Legal Updates for Insurance Agents & Brokers
Best Practices for Inter-policy Stacking Waivers in Pennsylvania
In November 2020, in Erie Insurance Exchange v. Janice Petrie, et. al, the Pennsylvania Supreme Court addressed whether the mandated form used to waive stacking for auto insurance properly puts an insured on notice that the policy may include stacking vehicles on another policy of insurance.
Because of the current state of the law in Pennsylvania, it is to be considered best practice to inquire as to whether the insured seeks to waive the stacking option when they do have other policies of insurance that may provide coverage. Additionally, an agent or broker should document their file detailing their efforts and confirming that the issues have been discussed with the customer.
The lower court granted Erie’s motion for judgment on the pleadings, holding that there was no right to aggregate or stack polices for underinsurance limits on two separate policies pursuant to the terms of the Erie policy. The insured appealed to the Pennsylvania Superior Court and then to the Supreme Court. The Supreme Court reversed the decision and remanded.
At the time of the accident involving Ms. Petrie’s decedent, the decedent and Ms. Petrie had auto policies with Erie and Foremost Insurance. The Foremost policy offered $25,000 of UIM coverage on the motorcycle at issue. The Erie policy covered four vehicles with UIM coverage totaling $100,000 per person and $300,000 per person unstacked for bodily injury. The stacking form in the Erie policy was drafted pursuant to the Motor Vehicle Financial Responsibility Law. The Erie policy also contained a household exclusion, which exempted from UIM coverage any bodily injury sustained while an occupant of a vehicle owned by the named insured, the named insured’s spouse or any resident relative, but not insured under the policy.
In 2017, Erie denied UIM coverage for Petrie’s UIM claim because the stacking waiver at issue did not permit her to recover benefits from both Erie and Foremost (i.e., inter-policy stacking). Erie maintained that the household exclusion policy barred Petrie’s request for UIM coverage because the decedent was operating a motorcycle that was insured by a different insurance carrier.
When filing its declaratory judgment action, Erie sought a decision by the court, stating that there was no UIM coverage for Petrie in connection with the injuries sustained in the 2016 accident under the Erie policy. Petrie opposed that argument and argued that the household exclusion was unenforceable due to the Pennsylvania Supreme Court’s decision in Gallagher v. GEICO.
In another Pennsylvania Supreme Court case, the court explained that there had to be a knowing waiver of inter-policy stacking and that the customer was required to have full information relative to inter-policy stacking before deciding whether to reject it. The court emphasized that, based upon that form, an insured may have “no knowledge that he was waiving stacking of the applicable limits of ‘the policy’ to ‘the second policy,’ i.e., the insured would not have ‘clear notice’ that he was waiving inter-policy stacking.”

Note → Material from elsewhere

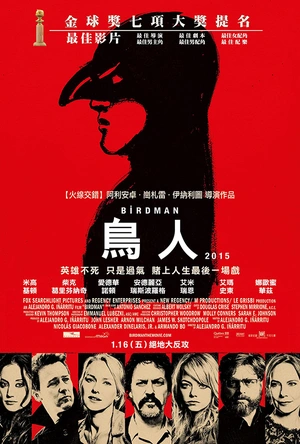 鸟人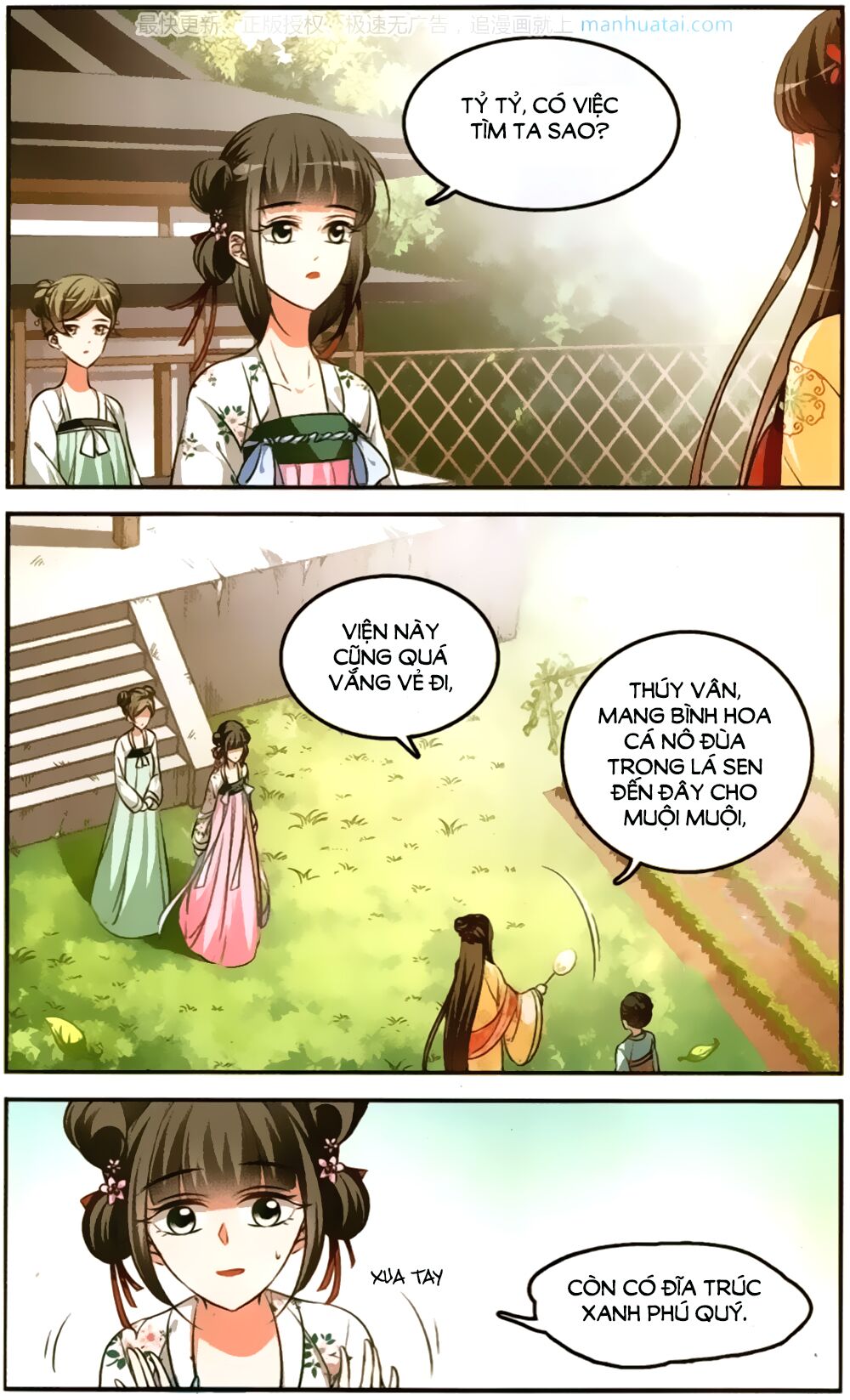 Thước Kiều Tiên: Chapter 3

In the Petrie case, the court held that:
Under the Erie policy, Petrie and Decedent paid a premium for $100,000 in UIM coverage in the event an insured under the policy was injured or killed. While the Petries received a premium reduction by executing the waiver, it was possible for them to reasonably attribute this reduction to their waiver of intra-policy stacking only, as it relates to the four vehicles covered by the Erie policy. Further, Erie should have been aware of the potential defect in the waiver provision in the context of multi-vehicle policies and, it was free to supplement it or otherwise fulfill its obligation to secure a knowing waiver of inter-policy stacking. Because the stacking waiver did not explicitly provide for inter-policy stacking, Decedent could not have made a knowing decision to do so when he signed the policy.
With respect to the interplay with the household exclusion, the Supreme Court in the Petrie case explained its reasoning in a prior decision. It then found that the household exclusion provision could not act as a stacking waiver because:
This [household exclusion] policy provision, buried in an amendment, is inconsistent with the unambiguous requirements of Section 1738 of the MVFRL under the facts of this case insomuch as it acts as a de facto waiver of stacked UIM coverage provided for in the MVFRL, despite the indisputable reality that [insured] did not sign the statutorily-prescribed UIM coverage waiver form. Instead, [insured] decided to purchase stacked UM/UIM coverage under both of his policies, and he paid [insurers] premiums commensurate with that decision. He simply never chose to waive formally stacking as is plainly required by the MVFRL.
“The Supreme Court previously issued a broad holding that the household exclusion provision cannot be used to skirt the express requirement under Section 1738 that an insurer must receive an insured’s written acknowledgement that he knowingly decided to waive stacked UM/UIM coverage.”